WORK INSTRUCTIONS:
1. Transcribe the part of the Pixano notebook excerpt between "import_dir = library_dir" and "the dataset import.", inclusive.
2. Pick up the Pixano dataset-import tutorial from its last sentence and continue it.

SUPPLIED TEXT:
If you are running this notebook in Google Colab, run the cell below to install `pixano`.

In [None]:
try:
  import google.colab
  ENV = "colab"
  !pip install pixano
except:
  ENV = "jupyter"

### Load dependencies

In [None]:
from pathlib import Path

from pixano.apps import ExplorerApp
from pixano.data import COCOLoader, ImageLoader

## 2. Importing a dataset

### Set the dataset

To get started, please provide information on your dataset (name, description, splits).

Select the path of your Pixano dataset library, and the target import directory for your dataset inside that library.

In [None]:
name = "COCO Instances"
description = "COCO Instances Dataset"
splits = ["train2017", "val2017"]

library_dir = Path("datasets/")
import_dir = library_dir / "coco_instances"

### Import the dataset

Here, you will define the source directories for your datasets, such as images and annotations, and launch the dataset import.

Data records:
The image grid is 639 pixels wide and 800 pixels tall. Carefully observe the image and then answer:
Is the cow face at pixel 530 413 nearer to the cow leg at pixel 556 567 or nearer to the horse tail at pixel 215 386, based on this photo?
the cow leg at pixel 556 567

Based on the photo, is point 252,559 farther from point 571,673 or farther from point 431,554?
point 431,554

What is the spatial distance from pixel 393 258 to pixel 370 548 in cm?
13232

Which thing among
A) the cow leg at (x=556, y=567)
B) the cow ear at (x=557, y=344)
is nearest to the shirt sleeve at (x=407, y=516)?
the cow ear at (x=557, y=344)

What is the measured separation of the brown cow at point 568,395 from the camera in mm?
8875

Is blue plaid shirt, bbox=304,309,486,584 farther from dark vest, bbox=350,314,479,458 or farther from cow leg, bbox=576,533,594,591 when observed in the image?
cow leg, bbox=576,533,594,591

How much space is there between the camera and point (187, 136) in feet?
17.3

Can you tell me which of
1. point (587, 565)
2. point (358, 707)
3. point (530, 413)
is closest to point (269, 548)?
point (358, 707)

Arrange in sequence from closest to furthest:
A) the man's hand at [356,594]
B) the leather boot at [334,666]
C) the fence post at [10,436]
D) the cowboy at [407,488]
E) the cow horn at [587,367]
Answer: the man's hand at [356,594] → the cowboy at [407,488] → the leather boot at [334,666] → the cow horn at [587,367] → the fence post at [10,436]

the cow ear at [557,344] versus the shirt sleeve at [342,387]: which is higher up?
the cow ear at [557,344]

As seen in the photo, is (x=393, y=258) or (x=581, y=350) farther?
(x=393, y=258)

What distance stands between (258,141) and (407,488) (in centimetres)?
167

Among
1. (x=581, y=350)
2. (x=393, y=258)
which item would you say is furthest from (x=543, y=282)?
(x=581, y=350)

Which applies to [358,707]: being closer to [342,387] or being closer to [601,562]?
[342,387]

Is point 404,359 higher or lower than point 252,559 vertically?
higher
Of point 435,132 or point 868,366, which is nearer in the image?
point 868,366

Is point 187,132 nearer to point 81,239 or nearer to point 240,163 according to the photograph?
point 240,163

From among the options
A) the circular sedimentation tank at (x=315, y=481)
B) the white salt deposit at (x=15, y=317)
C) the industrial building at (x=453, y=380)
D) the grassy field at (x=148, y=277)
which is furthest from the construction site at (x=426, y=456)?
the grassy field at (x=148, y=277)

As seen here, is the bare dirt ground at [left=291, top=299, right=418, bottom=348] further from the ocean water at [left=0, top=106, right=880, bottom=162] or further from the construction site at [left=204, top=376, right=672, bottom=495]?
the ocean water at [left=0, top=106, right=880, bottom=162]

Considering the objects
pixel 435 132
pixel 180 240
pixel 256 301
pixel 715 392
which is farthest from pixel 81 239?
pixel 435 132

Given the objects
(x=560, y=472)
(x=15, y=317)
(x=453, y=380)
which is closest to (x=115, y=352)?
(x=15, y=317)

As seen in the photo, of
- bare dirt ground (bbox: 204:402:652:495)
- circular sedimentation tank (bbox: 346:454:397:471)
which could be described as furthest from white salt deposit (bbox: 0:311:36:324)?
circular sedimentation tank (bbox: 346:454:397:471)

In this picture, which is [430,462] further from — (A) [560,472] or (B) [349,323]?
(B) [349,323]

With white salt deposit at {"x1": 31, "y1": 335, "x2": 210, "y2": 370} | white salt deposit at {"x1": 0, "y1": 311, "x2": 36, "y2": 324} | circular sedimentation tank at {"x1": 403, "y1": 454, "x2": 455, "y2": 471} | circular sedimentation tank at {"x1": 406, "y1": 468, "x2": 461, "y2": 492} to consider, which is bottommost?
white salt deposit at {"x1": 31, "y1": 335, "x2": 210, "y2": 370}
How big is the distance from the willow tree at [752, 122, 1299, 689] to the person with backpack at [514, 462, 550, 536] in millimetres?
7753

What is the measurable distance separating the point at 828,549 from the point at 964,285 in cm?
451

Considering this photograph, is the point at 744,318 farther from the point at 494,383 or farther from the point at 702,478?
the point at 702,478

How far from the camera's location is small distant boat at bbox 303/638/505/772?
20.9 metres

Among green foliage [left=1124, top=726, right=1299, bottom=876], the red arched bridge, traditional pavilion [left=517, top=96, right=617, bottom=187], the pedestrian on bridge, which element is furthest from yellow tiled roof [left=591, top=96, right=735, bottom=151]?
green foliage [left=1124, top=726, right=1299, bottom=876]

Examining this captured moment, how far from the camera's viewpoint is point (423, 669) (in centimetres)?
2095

ANSWERS FOR THE TASKS:
1.
import_dir = library_dir / "coco_instances"

### Import the dataset

Here, you will define the source directories for your datasets, such as images and annotations, and launch the dataset import.

2.
How Pixano handles **annotations**:
- Annotations will be **transformed to Pixano format** and stored in a database while **keeping the original files intact**.

How Pixano handles **media files**:
- By default, media files such as images and videos will be **referred to using their current path or URL**. This is the best option for **large datasets** and datasets on **remote servers** and **S3 buckets**.
- You can use the `portable` option to **move or download the media files** inside the Pixano format dataset. This is the best option for **smaller datasets**.

#### a. Image only dataset
If your dataset contains only images, you can use our predefined ImageLoader to import it to Pixano format.

In [None]:
input_dirs = {
    "image": Path("coco/media/image"),
}

loader = ImageLoader(name, description, splits)
loader.import_dataset(input_dirs, import_dir, portable=False)

#### b. COCO-like image dataset

If your dataset contains images and annotations in COCO format, you can use our predefined COCOLoader to import it to Pixano format.

In [None]:
input_dirs = {
    "image": Path("coco/media/image"),
    "objects": Path("coco/annotations"),
}

loader = COCOLoader(name, description, splits)
loader.import_dataset(input_dirs, import_dir, portable=False)

#### c. Custom format dataset

If your dataset contains media or annotations in a custom format, you will have to define your own loader to import it to Pixano format.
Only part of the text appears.